> **Assigned task**:
Pull out each line of the records that contains the word "plotted".

> **Records for the task**:
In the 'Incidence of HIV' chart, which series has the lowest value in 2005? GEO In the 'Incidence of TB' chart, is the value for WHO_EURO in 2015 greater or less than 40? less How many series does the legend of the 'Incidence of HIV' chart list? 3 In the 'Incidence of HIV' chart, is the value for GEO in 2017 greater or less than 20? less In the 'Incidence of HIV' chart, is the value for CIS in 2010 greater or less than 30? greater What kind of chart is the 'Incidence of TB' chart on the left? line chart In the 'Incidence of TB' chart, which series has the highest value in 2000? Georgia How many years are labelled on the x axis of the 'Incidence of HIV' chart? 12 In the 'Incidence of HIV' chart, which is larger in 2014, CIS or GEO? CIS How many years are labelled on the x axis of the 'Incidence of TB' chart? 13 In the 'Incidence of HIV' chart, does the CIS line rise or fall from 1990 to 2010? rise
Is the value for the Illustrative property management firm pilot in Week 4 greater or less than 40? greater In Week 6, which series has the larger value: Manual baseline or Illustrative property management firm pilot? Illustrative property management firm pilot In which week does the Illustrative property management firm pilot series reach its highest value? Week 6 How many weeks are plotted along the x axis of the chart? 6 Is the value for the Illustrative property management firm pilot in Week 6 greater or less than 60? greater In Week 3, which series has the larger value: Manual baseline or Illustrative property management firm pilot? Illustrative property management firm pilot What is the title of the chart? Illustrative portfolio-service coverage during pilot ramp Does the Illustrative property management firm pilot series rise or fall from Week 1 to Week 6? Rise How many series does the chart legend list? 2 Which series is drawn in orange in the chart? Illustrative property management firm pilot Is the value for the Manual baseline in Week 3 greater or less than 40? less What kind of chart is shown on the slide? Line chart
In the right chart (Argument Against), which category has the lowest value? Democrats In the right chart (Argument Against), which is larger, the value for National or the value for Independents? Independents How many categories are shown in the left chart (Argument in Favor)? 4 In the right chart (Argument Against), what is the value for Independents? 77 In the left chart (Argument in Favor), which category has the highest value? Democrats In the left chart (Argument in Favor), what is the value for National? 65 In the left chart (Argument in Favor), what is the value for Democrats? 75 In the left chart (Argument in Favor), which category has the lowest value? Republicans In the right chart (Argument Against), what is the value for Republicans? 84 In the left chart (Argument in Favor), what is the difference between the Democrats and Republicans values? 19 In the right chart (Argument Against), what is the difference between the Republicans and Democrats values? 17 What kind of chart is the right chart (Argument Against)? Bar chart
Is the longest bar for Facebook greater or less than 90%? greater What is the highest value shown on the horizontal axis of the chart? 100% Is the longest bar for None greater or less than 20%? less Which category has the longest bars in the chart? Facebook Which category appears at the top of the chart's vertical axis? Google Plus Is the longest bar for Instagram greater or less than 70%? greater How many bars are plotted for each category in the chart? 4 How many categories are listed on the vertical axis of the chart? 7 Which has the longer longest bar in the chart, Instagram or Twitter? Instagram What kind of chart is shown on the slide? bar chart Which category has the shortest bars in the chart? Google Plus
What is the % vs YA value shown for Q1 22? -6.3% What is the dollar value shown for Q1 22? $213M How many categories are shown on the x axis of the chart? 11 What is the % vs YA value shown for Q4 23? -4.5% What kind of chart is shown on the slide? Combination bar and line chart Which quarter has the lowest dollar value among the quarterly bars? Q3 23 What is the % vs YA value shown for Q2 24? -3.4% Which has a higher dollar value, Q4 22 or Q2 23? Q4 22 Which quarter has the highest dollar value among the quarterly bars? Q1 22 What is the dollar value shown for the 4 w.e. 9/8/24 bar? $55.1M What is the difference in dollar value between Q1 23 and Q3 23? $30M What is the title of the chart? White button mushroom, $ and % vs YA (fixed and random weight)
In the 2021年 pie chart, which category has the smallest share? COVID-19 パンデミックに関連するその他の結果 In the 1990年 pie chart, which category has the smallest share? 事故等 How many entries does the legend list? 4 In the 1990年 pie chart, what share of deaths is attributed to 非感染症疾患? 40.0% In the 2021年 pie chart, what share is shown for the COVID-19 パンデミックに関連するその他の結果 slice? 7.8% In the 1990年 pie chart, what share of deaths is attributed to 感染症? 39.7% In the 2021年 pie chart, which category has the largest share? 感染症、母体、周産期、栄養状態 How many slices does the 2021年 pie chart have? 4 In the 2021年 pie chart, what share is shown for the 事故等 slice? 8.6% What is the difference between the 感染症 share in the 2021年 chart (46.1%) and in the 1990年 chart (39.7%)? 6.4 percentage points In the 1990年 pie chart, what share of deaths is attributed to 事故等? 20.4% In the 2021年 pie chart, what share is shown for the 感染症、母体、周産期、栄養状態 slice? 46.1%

> **Output of the exercise**:
Is the value for the Illustrative property management firm pilot in Week 4 greater or less than 40? greater In Week 6, which series has the larger value: Manual baseline or Illustrative property management firm pilot? Illustrative property management firm pilot In which week does the Illustrative property management firm pilot series reach its highest value? Week 6 How many weeks are plotted along the x axis of the chart? 6 Is the value for the Illustrative property management firm pilot in Week 6 greater or less than 60? greater In Week 3, which series has the larger value: Manual baseline or Illustrative property management firm pilot? Illustrative property management firm pilot What is the title of the chart? Illustrative portfolio-service coverage during pilot ramp Does the Illustrative property management firm pilot series rise or fall from Week 1 to Week 6? Rise How many series does the chart legend list? 2 Which series is drawn in orange in the chart? Illustrative property management firm pilot Is the value for the Manual baseline in Week 3 greater or less than 40? less What kind of chart is shown on the slide? Line chart
Is the longest bar for Facebook greater or less than 90%? greater What is the highest value shown on the horizontal axis of the chart? 100% Is the longest bar for None greater or less than 20%? less Which category has the longest bars in the chart? Facebook Which category appears at the top of the chart's vertical axis? Google Plus Is the longest bar for Instagram greater or less than 70%? greater How many bars are plotted for each category in the chart? 4 How many categories are listed on the vertical axis of the chart? 7 Which has the longer longest bar in the chart, Instagram or Twitter? Instagram What kind of chart is shown on the slide? bar chart Which category has the shortest bars in the chart? Google Plus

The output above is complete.